= ACTION ITEM =
Below are records to write out again, exactly as they read.

[[ RECORDS FOR THE EXERCISE, beginning ]]

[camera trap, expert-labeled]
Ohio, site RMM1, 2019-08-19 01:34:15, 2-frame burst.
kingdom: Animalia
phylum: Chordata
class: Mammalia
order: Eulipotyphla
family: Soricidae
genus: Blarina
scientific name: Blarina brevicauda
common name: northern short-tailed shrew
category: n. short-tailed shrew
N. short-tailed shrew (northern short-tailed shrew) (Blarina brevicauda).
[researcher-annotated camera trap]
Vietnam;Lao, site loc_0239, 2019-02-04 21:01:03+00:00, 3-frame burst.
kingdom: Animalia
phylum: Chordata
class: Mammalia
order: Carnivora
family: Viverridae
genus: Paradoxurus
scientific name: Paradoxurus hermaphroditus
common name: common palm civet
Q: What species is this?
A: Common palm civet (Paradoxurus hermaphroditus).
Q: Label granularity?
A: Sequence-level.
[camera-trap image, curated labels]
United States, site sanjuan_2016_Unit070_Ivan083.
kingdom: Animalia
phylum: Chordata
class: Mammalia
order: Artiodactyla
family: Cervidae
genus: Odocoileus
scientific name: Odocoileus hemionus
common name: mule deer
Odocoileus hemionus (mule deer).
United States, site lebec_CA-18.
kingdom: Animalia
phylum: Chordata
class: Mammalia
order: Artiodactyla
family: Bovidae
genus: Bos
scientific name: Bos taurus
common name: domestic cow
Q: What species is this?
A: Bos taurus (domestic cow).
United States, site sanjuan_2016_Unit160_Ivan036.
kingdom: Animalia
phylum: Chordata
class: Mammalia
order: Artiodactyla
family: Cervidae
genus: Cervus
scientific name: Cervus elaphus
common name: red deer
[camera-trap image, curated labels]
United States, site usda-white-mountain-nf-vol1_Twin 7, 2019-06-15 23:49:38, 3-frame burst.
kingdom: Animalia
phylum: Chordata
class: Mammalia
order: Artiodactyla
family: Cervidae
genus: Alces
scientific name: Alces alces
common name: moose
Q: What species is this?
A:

[[ RECORDS FOR THE EXERCISE, end ]]

= EXERCISE RESPONSE =
[camera trap, expert-labeled]
Ohio, site RMM1, 2019-08-19 01:34:15, 2-frame burst.
kingdom: Animalia
phylum: Chordata
class: Mammalia
order: Eulipotyphla
family: Soricidae
genus: Blarina
scientific name: Blarina brevicauda
common name: northern short-tailed shrew
category: n. short-tailed shrew
N. short-tailed shrew (northern short-tailed shrew) (Blarina brevicauda).
[researcher-annotated camera trap]
Vietnam;Lao, site loc_0239, 2019-02-04 21:01:03+00:00, 3-frame burst.
kingdom: Animalia
phylum: Chordata
class: Mammalia
order: Carnivora
family: Viverridae
genus: Paradoxurus
scientific name: Paradoxurus hermaphroditus
common name: common palm civet
Q: What species is this?
A: Common palm civet (Paradoxurus hermaphroditus).
Q: Label granularity?
A: Sequence-level.
[camera-trap image, curated labels]
United States, site sanjuan_2016_Unit070_Ivan083.
kingdom: Animalia
phylum: Chordata
class: Mammalia
order: Artiodactyla
family: Cervidae
genus: Odocoileus
scientific name: Odocoileus hemionus
common name: mule deer
Odocoileus hemionus (mule deer).
United States, site lebec_CA-18.
kingdom: Animalia
phylum: Chordata
class: Mammalia
order: Artiodactyla
family: Bovidae
genus: Bos
scientific name: Bos taurus
common name: domestic cow
Q: What species is this?
A: Bos taurus (domestic cow).
United States, site sanjuan_2016_Unit160_Ivan036.
kingdom: Animalia
phylum: Chordata
class: Mammalia
order: Artiodactyla
family: Cervidae
genus: Cervus
scientific name: Cervus elaphus
common name: red deer
[camera-trap image, curated labels]
United States, site usda-white-mountain-nf-vol1_Twin 7, 2019-06-15 23:49:38, 3-frame burst.
kingdom: Animalia
phylum: Chordata
class: Mammalia
order: Artiodactyla
family: Cervidae
genus: Alces
scientific name: Alces alces
common name: moose
Q: What species is this?
A:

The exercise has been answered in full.